Free write due 1/24/19

Kwame Anthony Appiah answers question about how identities affect on a daily basis and what is an identity. I was surprised that Appiah said that identity is a lie because I am a person that likes to find out more about people, so I can “identify” who they are as a person. Then Appiah explained that identities can bring people together but also push people way from one another. I can agree with that, every day we put people in categories based on what they wear, talk, or look like. I think that no matter how hard we can try we will always do that. I find myself every day seeing people and looking at what they are wearing and putting them in categories like if someone is wearing a UNE hockey hat I put them in a category or give them an identity of being a hockey player. One thing people think of when I say I put people into categories is that I make snap judgements about them or others. This is not the case, I judge people off their character and how they interact with me and others. I can usually tell if I’ll like someone in the first few minutes of talking with them.

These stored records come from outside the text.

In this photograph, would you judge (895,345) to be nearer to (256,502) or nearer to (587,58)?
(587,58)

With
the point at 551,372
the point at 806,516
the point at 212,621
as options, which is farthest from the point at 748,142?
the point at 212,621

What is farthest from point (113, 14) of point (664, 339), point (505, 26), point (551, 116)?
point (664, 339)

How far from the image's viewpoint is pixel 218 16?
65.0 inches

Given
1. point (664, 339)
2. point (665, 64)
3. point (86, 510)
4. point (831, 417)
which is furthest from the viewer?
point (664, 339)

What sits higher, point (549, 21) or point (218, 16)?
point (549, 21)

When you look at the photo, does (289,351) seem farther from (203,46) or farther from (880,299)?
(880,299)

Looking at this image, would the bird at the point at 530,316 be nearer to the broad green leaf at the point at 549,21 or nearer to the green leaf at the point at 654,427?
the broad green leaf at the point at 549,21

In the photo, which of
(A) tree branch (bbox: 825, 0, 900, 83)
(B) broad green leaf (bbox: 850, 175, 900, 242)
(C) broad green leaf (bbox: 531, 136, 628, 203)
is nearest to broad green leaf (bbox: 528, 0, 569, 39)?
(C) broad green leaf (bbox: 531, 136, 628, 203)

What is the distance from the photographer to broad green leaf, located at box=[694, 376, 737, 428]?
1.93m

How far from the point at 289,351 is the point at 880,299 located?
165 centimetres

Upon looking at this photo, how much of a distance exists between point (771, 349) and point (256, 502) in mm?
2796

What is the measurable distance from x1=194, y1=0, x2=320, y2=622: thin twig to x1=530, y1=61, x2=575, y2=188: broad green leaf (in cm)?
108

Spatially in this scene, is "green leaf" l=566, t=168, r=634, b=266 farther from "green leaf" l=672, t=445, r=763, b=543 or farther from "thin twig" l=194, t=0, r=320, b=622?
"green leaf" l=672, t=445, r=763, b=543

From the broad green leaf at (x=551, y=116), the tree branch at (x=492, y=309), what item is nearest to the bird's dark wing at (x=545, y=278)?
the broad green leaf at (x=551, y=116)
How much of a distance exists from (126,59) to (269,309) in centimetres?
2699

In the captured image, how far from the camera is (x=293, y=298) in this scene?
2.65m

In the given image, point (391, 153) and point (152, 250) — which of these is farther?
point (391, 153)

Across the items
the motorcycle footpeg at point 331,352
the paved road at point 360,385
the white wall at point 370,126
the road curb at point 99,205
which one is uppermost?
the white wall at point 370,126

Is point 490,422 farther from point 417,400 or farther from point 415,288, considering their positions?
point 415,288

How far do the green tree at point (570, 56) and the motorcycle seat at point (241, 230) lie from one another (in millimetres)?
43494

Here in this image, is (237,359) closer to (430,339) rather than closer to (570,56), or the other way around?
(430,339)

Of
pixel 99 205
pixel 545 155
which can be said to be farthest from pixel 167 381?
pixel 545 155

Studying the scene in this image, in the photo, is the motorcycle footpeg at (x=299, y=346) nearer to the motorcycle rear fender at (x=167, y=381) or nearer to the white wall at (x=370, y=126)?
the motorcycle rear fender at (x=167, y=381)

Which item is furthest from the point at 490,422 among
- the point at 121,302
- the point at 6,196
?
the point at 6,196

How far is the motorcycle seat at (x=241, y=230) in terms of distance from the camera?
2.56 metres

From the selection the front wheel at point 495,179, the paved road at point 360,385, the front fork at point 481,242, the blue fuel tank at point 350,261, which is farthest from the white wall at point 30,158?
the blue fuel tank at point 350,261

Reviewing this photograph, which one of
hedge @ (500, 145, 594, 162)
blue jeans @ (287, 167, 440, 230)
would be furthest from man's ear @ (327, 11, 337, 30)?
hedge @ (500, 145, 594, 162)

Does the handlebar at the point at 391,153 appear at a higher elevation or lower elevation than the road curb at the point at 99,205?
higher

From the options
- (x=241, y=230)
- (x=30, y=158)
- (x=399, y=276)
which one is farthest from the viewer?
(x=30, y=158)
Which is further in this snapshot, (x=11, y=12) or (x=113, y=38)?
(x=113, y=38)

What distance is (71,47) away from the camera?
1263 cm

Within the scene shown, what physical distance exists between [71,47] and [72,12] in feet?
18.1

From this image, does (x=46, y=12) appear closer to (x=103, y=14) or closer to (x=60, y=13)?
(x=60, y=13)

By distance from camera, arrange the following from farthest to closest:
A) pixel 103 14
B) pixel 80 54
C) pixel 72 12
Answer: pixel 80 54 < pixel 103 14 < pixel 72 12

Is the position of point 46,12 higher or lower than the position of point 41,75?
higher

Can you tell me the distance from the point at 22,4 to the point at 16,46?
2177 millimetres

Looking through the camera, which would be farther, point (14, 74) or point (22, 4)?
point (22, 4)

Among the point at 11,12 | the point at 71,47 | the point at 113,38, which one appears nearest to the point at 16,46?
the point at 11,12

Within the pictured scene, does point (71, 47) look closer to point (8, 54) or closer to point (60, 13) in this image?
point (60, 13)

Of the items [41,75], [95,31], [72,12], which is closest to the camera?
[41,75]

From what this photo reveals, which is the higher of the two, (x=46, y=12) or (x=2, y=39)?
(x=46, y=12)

Talking with people and finding out where they are from and who they are and what they like is very interesting to me. I love hearing their stories from childhood and what they have been through to get to this point in their lives. I use my dad as an example because he is one of the hardest working people I know and one of the humblest people as well. I truly look up to him as a father and as a person.

My father grew up on the South Side of Chicago in probably the roughest neighborhood in the country. He jokes about how the music that put him to sleep was the sounds of the streets… gunshots, crying mothers, and police sirens. He enlisted in the marines and fought in the Vietnam War. While on his tour he was struck in the neck by a blunt piece of shrapnel that almost killed him. He then declined the Purple heart which is an award given to soldiers or their families that were a causality of war. I asked him why he did that, and he told that he felt his injury was insignificant to the marines that lost limbs or their lives. He then comes back and gets his master’s in project management and worked for companies like IBM, General Dynamics, Keene Inc., Global Foundries, and Boeing. I found all of these things my senior year when I was writing a speech for public speaking and we had to choose a person that has had a large impact on us. When I learned these things my opinion of my father changed because at the time I never would have thought my dad was that tough and determined. If someone asked me who he was I would tell them he is “harder than life, kinder than love.” This quote came from a man named Nick Yarris that wrongfully convicted of a rape and murder of a woman and went through hell and back being victim of sexual abuse as a child, struggling with drugs and alcohol problems, facing police brutality, horrible conditions and beating in prison.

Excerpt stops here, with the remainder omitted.